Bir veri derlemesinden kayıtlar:

***

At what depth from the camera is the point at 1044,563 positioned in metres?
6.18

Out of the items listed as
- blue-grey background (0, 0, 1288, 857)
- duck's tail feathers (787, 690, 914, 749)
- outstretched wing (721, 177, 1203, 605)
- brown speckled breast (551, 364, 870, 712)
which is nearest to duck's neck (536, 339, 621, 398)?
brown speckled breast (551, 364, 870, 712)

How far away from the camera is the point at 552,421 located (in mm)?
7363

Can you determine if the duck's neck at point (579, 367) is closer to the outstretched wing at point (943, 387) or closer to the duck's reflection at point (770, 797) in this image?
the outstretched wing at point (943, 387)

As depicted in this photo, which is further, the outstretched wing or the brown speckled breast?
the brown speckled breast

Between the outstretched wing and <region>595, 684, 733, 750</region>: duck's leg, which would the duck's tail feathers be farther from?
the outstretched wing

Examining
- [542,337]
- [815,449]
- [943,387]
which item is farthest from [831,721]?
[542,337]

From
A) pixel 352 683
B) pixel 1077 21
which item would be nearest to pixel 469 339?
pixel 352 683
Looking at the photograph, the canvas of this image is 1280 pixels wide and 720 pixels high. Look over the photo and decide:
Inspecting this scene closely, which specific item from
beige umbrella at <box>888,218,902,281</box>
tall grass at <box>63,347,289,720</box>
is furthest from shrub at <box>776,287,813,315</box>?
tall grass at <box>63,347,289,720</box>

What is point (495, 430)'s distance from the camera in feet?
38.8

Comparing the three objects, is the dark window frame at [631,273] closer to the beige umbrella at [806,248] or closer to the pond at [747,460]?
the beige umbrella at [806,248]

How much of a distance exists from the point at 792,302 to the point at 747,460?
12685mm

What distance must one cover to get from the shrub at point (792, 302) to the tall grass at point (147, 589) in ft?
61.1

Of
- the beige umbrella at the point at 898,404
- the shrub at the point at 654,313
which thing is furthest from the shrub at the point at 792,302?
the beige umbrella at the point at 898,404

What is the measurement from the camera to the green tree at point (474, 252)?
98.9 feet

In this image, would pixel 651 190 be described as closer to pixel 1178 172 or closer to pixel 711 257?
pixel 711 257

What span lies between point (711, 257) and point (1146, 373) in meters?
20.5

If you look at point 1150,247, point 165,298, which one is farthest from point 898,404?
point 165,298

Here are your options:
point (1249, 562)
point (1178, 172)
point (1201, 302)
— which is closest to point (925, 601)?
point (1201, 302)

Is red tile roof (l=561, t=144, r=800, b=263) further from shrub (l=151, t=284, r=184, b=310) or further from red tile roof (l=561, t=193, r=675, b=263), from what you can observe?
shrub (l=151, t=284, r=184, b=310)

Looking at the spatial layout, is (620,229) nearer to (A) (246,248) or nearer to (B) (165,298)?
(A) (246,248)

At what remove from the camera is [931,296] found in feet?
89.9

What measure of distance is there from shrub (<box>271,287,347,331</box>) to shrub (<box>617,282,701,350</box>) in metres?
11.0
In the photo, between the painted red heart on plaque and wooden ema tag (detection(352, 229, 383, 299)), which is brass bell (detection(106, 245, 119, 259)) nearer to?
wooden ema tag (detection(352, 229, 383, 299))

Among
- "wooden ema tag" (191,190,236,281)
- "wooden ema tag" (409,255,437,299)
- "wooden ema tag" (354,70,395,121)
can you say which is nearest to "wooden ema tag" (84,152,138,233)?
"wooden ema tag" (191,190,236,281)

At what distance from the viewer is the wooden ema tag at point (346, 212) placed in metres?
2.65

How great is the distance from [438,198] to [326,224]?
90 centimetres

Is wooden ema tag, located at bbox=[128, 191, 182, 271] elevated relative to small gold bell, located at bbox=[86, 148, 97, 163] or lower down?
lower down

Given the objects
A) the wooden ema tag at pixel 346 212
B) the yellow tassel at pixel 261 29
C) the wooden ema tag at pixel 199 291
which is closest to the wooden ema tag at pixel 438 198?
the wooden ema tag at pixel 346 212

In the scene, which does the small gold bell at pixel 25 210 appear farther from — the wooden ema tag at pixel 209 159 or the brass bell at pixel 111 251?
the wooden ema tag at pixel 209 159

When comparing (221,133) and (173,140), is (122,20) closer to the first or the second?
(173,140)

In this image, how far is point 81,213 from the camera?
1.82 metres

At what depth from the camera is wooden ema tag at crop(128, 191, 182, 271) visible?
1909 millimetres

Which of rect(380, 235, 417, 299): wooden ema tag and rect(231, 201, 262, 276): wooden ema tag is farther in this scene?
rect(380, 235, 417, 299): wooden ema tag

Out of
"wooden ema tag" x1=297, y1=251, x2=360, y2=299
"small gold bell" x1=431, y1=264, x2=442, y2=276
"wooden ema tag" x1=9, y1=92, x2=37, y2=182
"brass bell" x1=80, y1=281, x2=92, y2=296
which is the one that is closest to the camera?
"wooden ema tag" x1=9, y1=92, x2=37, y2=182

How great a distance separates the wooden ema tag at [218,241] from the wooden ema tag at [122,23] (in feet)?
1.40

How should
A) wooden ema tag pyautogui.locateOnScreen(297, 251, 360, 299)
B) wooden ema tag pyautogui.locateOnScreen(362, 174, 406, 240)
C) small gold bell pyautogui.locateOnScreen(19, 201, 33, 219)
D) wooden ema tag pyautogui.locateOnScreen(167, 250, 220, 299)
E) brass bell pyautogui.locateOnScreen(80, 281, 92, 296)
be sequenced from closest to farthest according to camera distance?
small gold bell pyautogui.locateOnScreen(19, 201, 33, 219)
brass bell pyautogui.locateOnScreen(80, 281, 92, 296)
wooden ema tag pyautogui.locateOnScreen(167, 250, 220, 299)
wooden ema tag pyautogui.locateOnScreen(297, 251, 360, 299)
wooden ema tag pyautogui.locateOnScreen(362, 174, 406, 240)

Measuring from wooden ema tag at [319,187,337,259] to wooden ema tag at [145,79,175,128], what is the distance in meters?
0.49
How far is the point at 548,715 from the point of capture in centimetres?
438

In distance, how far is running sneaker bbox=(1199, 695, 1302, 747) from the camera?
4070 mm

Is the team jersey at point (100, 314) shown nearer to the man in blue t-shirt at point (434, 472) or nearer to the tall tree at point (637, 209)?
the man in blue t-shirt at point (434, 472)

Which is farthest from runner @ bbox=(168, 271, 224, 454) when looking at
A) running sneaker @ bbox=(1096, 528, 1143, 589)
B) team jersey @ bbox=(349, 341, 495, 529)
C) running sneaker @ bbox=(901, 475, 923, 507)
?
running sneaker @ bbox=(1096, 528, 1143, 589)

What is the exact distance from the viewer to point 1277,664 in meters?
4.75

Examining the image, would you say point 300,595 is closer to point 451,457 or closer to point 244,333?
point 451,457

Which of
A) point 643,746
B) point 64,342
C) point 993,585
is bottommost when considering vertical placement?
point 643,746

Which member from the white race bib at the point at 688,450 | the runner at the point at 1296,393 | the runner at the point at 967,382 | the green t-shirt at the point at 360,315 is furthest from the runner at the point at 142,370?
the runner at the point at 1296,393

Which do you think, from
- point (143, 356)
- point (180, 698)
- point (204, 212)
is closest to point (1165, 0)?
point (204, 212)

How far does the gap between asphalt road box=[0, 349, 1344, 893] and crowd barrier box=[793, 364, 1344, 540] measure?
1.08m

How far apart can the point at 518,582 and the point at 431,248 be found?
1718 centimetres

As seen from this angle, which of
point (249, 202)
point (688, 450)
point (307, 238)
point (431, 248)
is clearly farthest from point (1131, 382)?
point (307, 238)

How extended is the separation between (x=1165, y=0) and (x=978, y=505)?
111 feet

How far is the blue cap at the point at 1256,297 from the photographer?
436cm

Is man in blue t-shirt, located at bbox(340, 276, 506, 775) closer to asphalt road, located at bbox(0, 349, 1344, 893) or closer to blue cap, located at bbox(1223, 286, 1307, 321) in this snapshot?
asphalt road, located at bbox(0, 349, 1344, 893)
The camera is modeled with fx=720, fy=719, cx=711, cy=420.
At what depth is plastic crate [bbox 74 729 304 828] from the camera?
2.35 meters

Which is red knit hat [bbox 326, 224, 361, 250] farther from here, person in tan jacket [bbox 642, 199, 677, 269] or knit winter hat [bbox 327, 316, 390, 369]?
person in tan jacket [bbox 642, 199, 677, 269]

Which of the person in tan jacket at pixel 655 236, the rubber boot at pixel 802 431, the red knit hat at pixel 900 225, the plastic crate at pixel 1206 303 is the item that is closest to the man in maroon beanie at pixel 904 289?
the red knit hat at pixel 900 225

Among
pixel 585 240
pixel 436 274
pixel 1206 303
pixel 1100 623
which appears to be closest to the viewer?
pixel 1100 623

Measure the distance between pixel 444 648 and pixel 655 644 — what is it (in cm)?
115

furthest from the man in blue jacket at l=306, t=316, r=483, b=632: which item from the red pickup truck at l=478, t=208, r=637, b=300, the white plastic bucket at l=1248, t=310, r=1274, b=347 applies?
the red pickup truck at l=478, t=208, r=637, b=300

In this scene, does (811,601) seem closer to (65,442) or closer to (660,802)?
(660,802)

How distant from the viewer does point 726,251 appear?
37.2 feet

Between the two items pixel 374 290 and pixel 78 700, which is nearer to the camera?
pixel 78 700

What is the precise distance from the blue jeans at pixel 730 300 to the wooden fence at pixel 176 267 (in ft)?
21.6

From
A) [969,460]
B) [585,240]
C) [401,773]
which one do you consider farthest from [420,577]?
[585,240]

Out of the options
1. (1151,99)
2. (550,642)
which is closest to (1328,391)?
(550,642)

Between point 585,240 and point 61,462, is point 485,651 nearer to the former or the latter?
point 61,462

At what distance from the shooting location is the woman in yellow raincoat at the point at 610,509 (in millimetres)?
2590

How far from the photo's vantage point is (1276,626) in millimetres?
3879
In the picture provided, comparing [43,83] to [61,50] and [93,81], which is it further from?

***

◆ **Alıştırma**: İçinde “furthest from the man” geçen satırdan başlayıp öğelerin son satırı da dahil olmak üzere sona kadar uzanan satırları, boş satırları atlayarak numaralı bir listeye dönüştür.

◆ **Görevin sonucu**:
1. furthest from the man in blue jacket at l=306, t=316, r=483, b=632: which item from the red pickup truck at l=478, t=208, r=637, b=300, the white plastic bucket at l=1248, t=310, r=1274, b=347 applies?
2. the red pickup truck at l=478, t=208, r=637, b=300
3. In this scene, does (811,601) seem closer to (65,442) or closer to (660,802)?
4. (660,802)
5. How distant from the viewer does point 726,251 appear?
6. 37.2 feet
7. Between the two items pixel 374 290 and pixel 78 700, which is nearer to the camera?
8. pixel 78 700
9. What is the precise distance from the blue jeans at pixel 730 300 to the wooden fence at pixel 176 267 (in ft)?
10. 21.6
11. From
12. A) [969,460]
13. B) [585,240]
14. C) [401,773]
15. which one do you consider farthest from [420,577]?
16. [585,240]
17. Out of the options
18. 1. (1151,99)
19. 2. (550,642)
20. which is closest to (1328,391)?
21. (550,642)
22. Between point 585,240 and point 61,462, is point 485,651 nearer to the former or the latter?
23. point 61,462
24. At what distance from the shooting location is the woman in yellow raincoat at the point at 610,509 (in millimetres)?
25. 2590
26. How far from the photo's vantage point is (1276,626) in millimetres?
27. 3879
28. In the picture provided, comparing [43,83] to [61,50] and [93,81], which is it further from?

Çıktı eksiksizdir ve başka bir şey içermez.